● WHAT TO WORK ON:
In the records below, find every line that contains "Zealand" and list it.

● RECORDS SHOWN:

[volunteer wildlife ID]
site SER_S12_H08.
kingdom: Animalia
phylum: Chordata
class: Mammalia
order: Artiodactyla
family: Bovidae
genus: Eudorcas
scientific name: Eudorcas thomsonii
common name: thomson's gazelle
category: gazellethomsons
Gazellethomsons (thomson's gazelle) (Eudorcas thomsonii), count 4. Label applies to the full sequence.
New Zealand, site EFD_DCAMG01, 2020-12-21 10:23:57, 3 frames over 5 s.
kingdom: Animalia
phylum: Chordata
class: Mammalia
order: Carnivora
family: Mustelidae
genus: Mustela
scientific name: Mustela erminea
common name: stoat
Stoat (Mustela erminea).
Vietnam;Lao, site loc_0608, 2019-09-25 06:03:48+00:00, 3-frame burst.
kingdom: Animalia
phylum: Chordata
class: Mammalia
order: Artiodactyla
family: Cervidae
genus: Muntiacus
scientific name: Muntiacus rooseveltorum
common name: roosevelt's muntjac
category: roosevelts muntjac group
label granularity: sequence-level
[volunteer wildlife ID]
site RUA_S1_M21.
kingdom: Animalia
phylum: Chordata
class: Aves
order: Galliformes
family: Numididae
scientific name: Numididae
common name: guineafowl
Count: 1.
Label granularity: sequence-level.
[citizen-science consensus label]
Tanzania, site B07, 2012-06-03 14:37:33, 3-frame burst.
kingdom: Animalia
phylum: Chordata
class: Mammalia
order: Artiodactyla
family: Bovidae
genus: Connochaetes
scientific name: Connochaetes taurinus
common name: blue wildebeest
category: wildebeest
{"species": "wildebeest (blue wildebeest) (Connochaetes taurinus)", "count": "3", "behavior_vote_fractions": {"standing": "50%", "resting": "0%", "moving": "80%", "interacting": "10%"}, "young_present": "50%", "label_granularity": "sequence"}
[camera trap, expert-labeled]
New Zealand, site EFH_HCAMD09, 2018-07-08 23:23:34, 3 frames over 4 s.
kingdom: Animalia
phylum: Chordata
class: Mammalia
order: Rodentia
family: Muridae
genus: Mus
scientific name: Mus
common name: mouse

● PROBLEM SOLUTION:
New Zealand, site EFD_DCAMG01, 2020-12-21 10:23:57, 3 frames over 5 s.
New Zealand, site EFH_HCAMD09, 2018-07-08 23:23:34, 3 frames over 4 s.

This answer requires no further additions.